→ What you should do: Look through the data below for the string "Total", and copy every line where it turns up.

========================================================================

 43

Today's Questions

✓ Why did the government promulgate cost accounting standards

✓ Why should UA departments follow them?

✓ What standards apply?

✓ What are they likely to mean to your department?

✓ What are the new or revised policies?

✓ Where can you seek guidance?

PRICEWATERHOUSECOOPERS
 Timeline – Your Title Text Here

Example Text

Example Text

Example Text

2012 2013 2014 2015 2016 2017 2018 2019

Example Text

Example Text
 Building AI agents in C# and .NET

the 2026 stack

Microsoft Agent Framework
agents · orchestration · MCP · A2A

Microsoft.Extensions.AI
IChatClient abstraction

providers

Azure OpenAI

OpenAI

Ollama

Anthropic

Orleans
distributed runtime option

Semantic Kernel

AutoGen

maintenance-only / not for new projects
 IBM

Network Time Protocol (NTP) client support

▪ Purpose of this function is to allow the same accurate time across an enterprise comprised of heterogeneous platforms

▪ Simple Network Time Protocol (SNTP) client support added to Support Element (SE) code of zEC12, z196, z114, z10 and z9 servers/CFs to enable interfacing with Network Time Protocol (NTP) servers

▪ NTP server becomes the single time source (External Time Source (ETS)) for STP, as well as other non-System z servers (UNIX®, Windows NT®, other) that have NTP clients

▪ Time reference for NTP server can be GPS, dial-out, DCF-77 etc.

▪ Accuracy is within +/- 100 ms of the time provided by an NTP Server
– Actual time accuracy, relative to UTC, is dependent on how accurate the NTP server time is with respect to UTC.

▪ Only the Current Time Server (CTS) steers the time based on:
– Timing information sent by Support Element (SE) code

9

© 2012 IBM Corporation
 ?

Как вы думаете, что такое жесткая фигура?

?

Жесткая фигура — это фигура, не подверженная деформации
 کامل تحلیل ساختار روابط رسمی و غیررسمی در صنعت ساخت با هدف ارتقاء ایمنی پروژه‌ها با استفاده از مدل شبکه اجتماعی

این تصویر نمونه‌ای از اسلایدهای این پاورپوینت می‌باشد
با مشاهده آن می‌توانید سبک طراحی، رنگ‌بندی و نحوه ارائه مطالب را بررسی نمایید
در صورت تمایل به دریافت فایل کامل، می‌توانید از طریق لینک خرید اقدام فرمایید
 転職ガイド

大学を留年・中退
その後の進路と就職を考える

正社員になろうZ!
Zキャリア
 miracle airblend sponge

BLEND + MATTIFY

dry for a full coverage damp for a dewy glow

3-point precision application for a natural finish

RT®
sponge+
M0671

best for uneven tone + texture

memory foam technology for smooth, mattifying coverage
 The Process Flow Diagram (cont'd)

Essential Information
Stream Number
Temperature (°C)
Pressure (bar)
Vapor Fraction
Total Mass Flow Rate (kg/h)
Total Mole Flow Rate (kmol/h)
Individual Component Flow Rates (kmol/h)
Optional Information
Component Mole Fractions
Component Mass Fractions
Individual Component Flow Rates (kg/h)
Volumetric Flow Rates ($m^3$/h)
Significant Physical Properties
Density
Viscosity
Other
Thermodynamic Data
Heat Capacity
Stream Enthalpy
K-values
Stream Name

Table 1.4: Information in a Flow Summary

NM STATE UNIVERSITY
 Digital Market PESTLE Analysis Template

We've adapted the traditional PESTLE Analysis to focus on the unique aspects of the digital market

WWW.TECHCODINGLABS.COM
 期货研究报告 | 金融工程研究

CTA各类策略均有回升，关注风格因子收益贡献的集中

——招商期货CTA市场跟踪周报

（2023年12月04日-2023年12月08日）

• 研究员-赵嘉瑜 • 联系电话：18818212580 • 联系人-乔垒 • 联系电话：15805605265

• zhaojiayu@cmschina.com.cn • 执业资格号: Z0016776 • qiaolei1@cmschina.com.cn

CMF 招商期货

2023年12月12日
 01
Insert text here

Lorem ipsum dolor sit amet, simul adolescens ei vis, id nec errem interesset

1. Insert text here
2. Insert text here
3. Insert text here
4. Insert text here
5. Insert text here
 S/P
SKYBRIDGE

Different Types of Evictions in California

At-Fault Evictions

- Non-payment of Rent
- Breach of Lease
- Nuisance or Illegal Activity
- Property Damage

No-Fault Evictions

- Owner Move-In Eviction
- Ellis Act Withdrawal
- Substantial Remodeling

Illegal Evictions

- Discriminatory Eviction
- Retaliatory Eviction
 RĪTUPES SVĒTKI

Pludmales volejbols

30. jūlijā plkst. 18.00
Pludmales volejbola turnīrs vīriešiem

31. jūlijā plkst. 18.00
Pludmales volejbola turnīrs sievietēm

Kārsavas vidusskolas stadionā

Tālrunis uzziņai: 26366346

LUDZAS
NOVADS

========================================================================

→ Finished task:
Total Mass Flow Rate (kg/h)
Total Mole Flow Rate (kmol/h)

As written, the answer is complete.